## Extract
########################################

The ISS was thrown off track on Thursday after the engines of the Russian Nauka, or 'science,' research module roared into life about three hours after it had latched on.

Vladimir Solovyov a designer general at Energia, a Russian space agency company, sought to reassure international partners that the incident had been contained and said cosmonauts would have it up and running soon.

"Due to a short-term software failure, a direct command was mistakenly implemented to turn on the module's engines for withdrawal, which led to some modification of the orientation of the complex as a whole," he said in a statement.

"The crew is now busy balancing the pressure in the Nauka module. In the afternoon, the crew will open the hatches, enter the module, turn on the necessary means of purifying the atmosphere and begin normal regular work."

The seven crew members aboard — two Russian cosmonauts, three NASA astronauts, a Japanese astronaut, and a European space agency astronaut from France — were never in any immediate danger, according to NASA.

Russian cosmonaut Oleg Novitsky, who is on board, on Friday told his followers on Twitter not to worry.

"Dear friends, I'm reading your numerous comments. Don't worry! Our work at the International @Space_Station to integrate the newly arrived #Nauka module continues! Tonight we are going to open the hatches. Will keep you posted!"

Roscosmos, Russia's space agency, said checks on Nauka's engines were being completed remotely by Russian specialists to ensure everyone's safety and that the ISS was on its normal flight trajectory.

It said that the docking had been successful in so far as the seal between the new module and the rest of the ISS was hermetic.

Dmitry Rogozin, head of Roscosmos, had hailed Nauka's docking with the ISS the previous day as "a very difficult and important victory for us" and warmly accepted congratulations on Twitter from space entrepreneur Elon Musk.

Rogozin also spoke of plans to launch another Russian module to the ISS in November.

Roscosmos has suffered a series of mishaps and corruption scandals, including during the construction of the Vostochny Cosmodrome in the country's far east where contractors were accused of embezzling state funds.

########################################

[Dataset items]
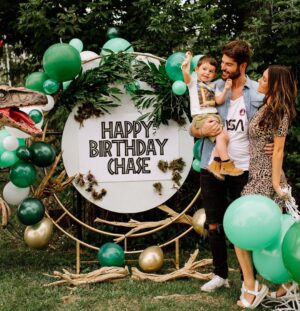Nick Bateman Instagram - THE BIG TWO! HAPPY BIRTHDAY to my lil man ❤️ Love you son 

•
•
Big thank you to;
Florals, Decor & Planning: @openingnflowers 
DIY Terrarium Bar: @Bloomservice.co
Photography: @Lcoulterphoto
Furniture: @special_event_rentals
Place Settings: @Tabletalesto
Cake: @pastrybynikki 
Dinos: @Indianriverreptile 
for making CHASES 2nd BIRTHDAY party unforgettable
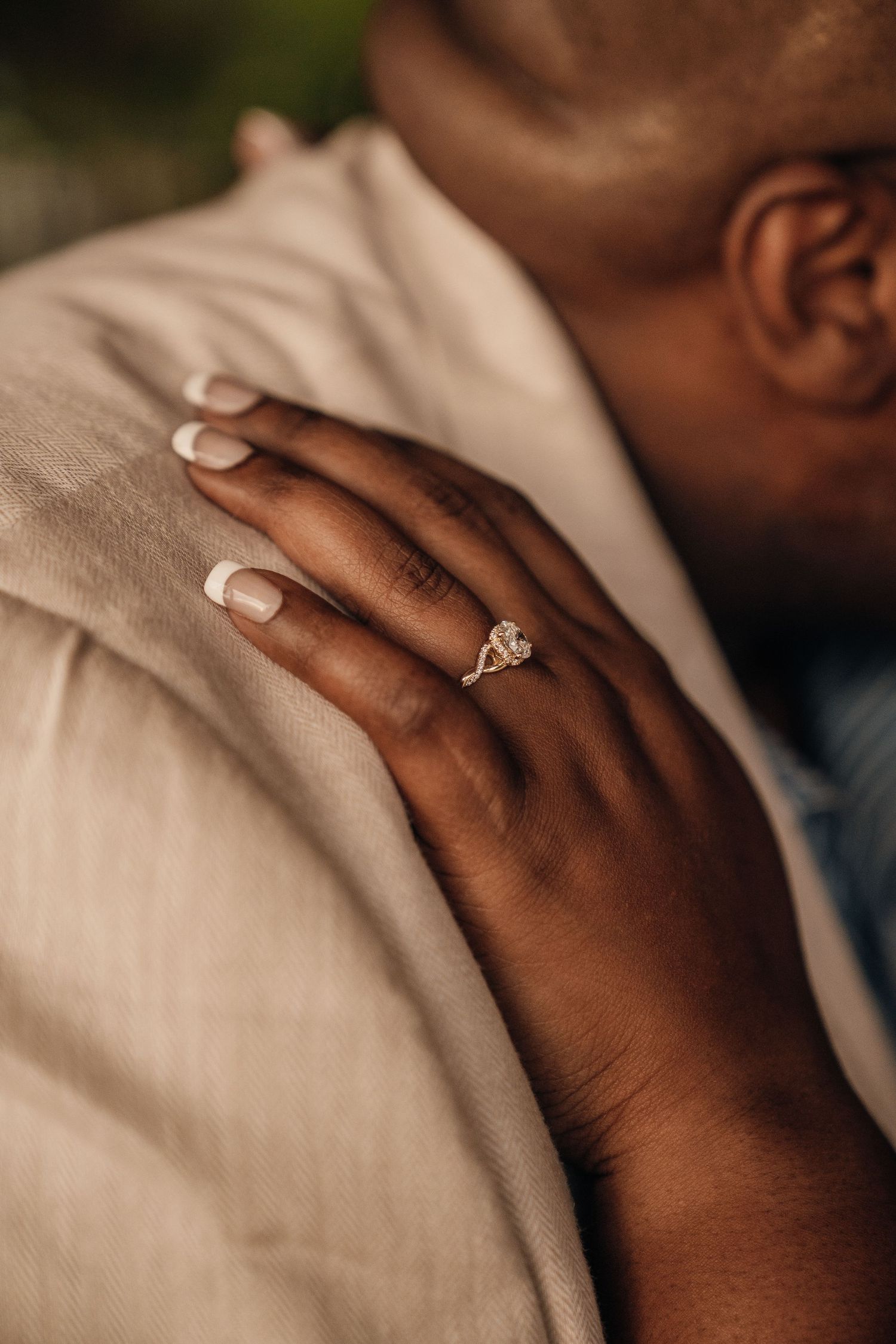 Close-up of an engagement ring on a hand resting against a cream-colored jacket.
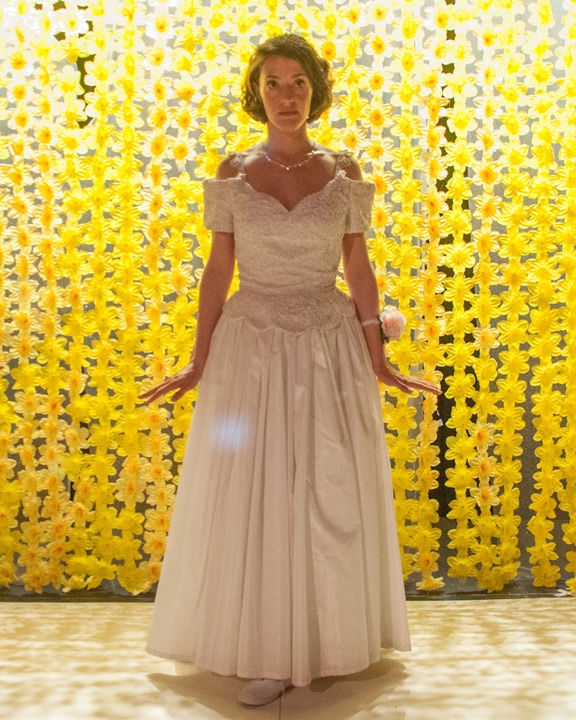 A debutante in a white gown stands before a wall of yellow flowers in Debutante.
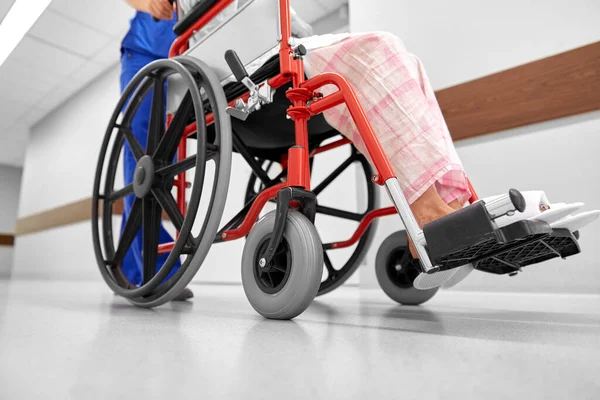 Zdravotní sestra se starším pacientem na invalidním vozíku na klinice — Stock fotografie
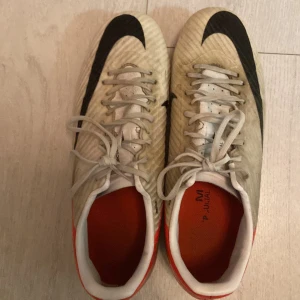 Nike fotbollsskor med snörning - Säljer ett par Nike fotbollsskor i vitt med svarta och röda detaljer. Skorna har snörning och en smidig design för optimal prestanda på planen. Perfekta för fotbollsträning och matcher.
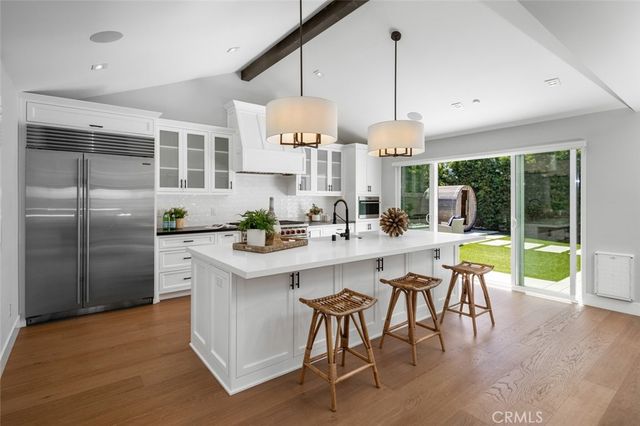 a kitchen with a dining table chairs sink and white cabinets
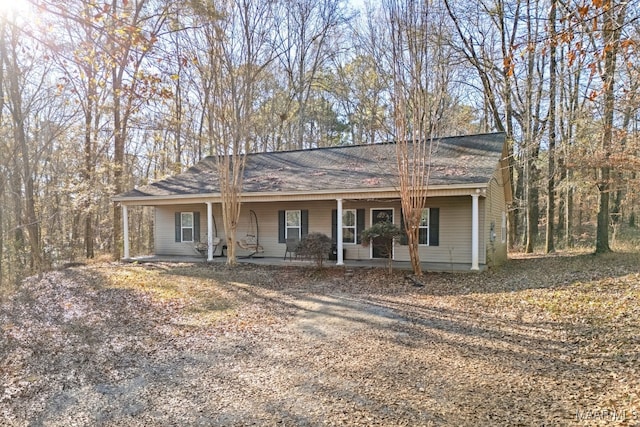 single story home with a porch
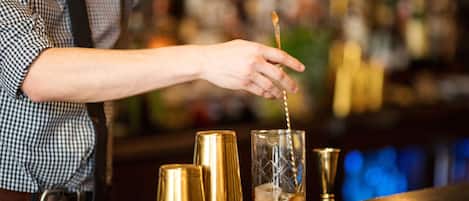 A bartender pouring a drink into a glass.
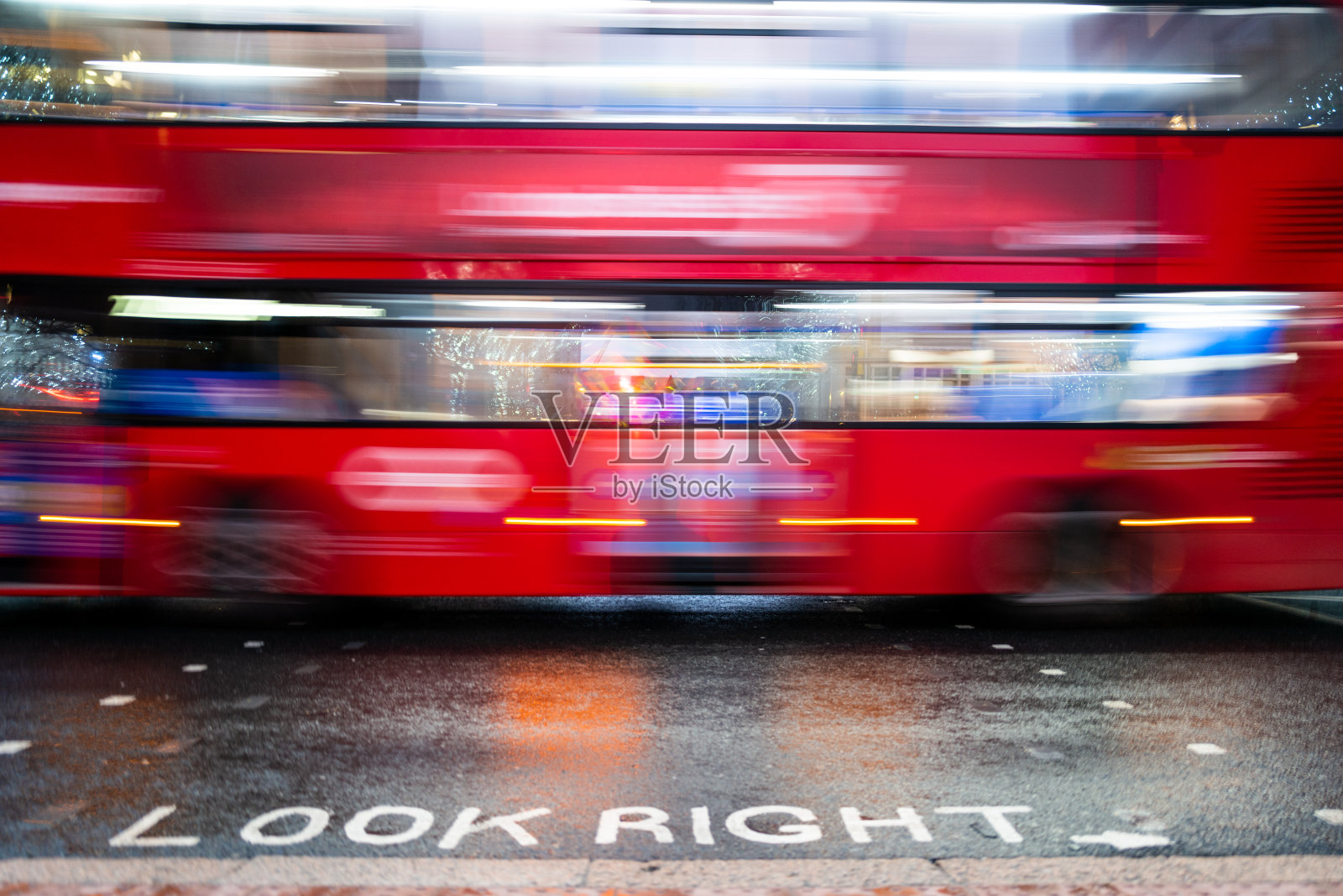 在城市中超速行驶的红色伦敦巴士的模糊运动照片摄影图片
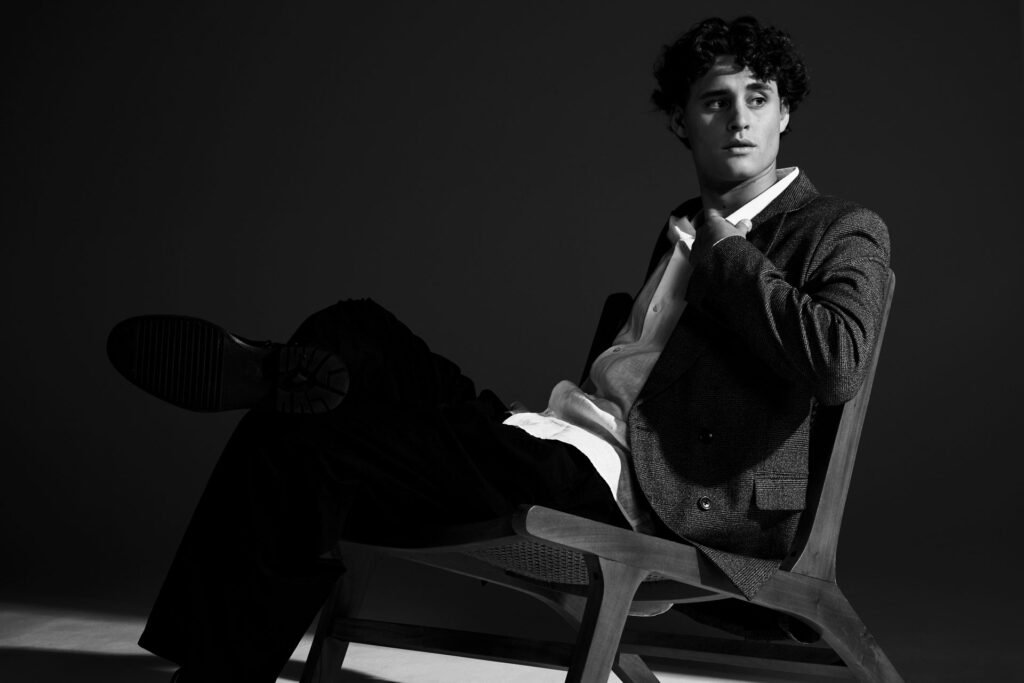 Minimalist studio fashion editorial showcasing a modern brown suit and a flat graphic wooden chair, focusing on structural geometry and high-contrast lighting, utilizing a stark black and white edit to focus on the sharp geometric shadows and dynamic body lines.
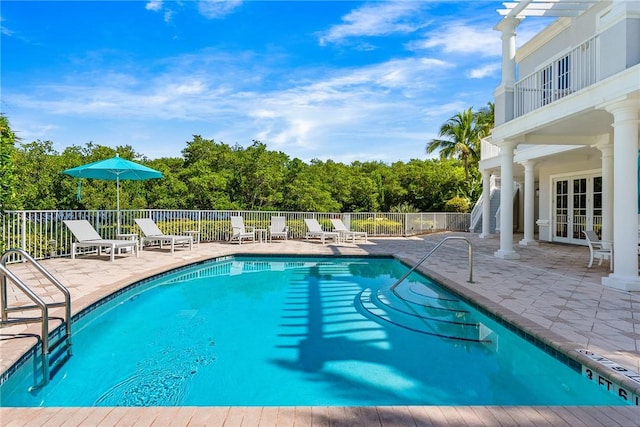 view of swimming pool featuring a patio and french doors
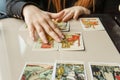 TVER, RUSSIA - FEBRUARY 11, 2023. Tarot cards, Tarot card divination, esoteric background. A woman makes a layout on the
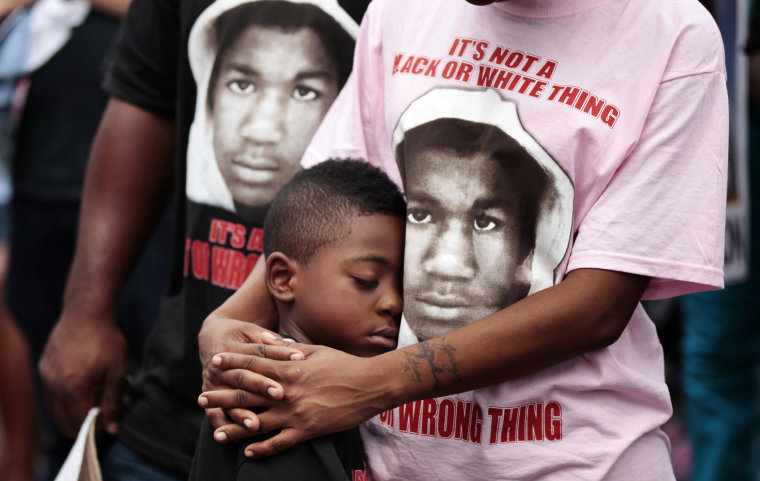 Image: LeTasha Brown stands with her arms around Anthony Dixon Jr. during an NAACP march and rally to the front of the Sanford Police Department for Trayvon Martin in Sanford, Florida, March 31, 2012.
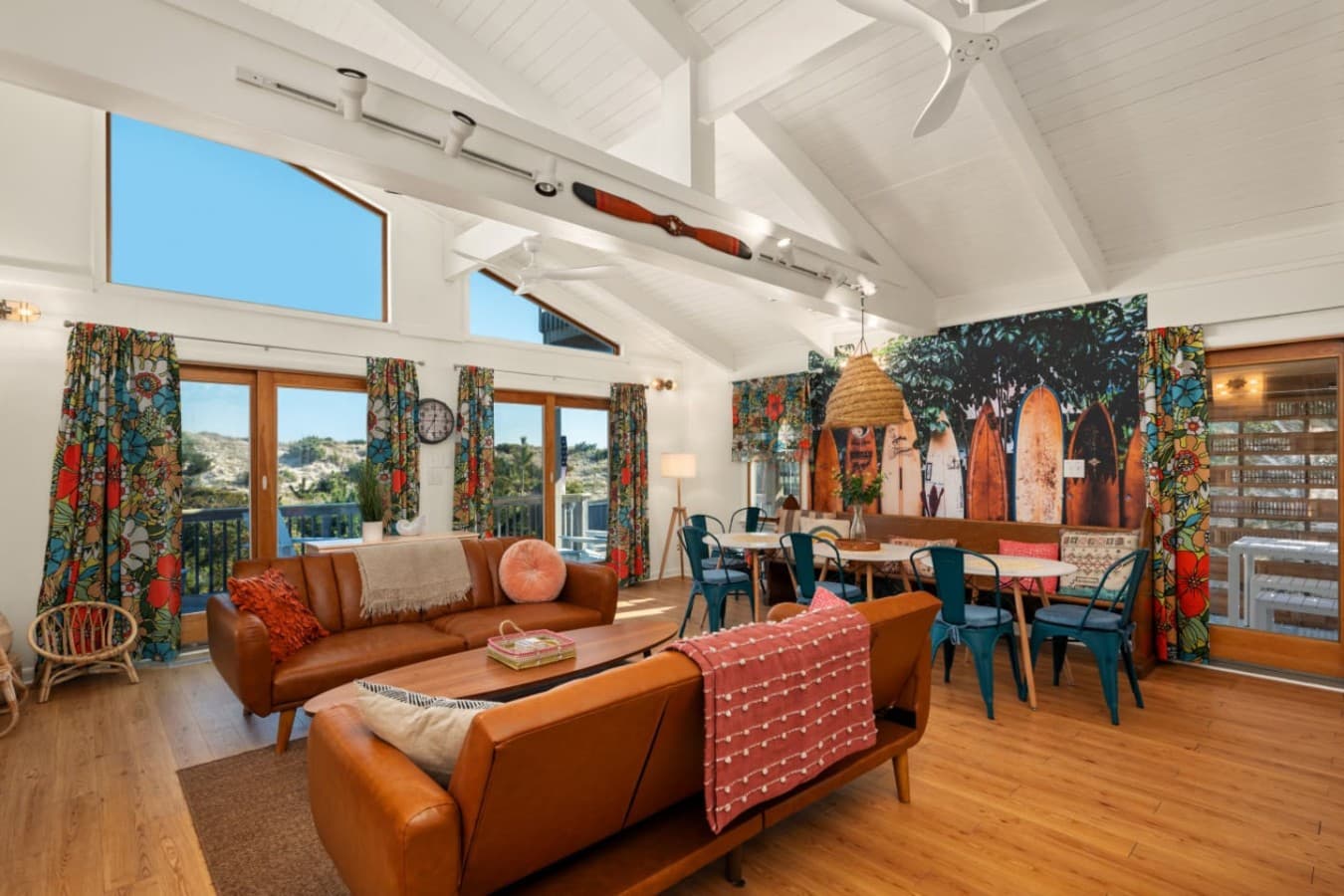 Sunlit dining area w/ bold colors, woven lighting & views into the living space.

########################################

## Task
Reproduce word for word the stretch of the Nauka module report from "The ISS was thrown" through "and running soon.".

## Reply
The ISS was thrown off track on Thursday after the engines of the Russian Nauka, or 'science,' research module roared into life about three hours after it had latched on.

Vladimir Solovyov a designer general at Energia, a Russian space agency company, sought to reassure international partners that the incident had been contained and said cosmonauts would have it up and running soon.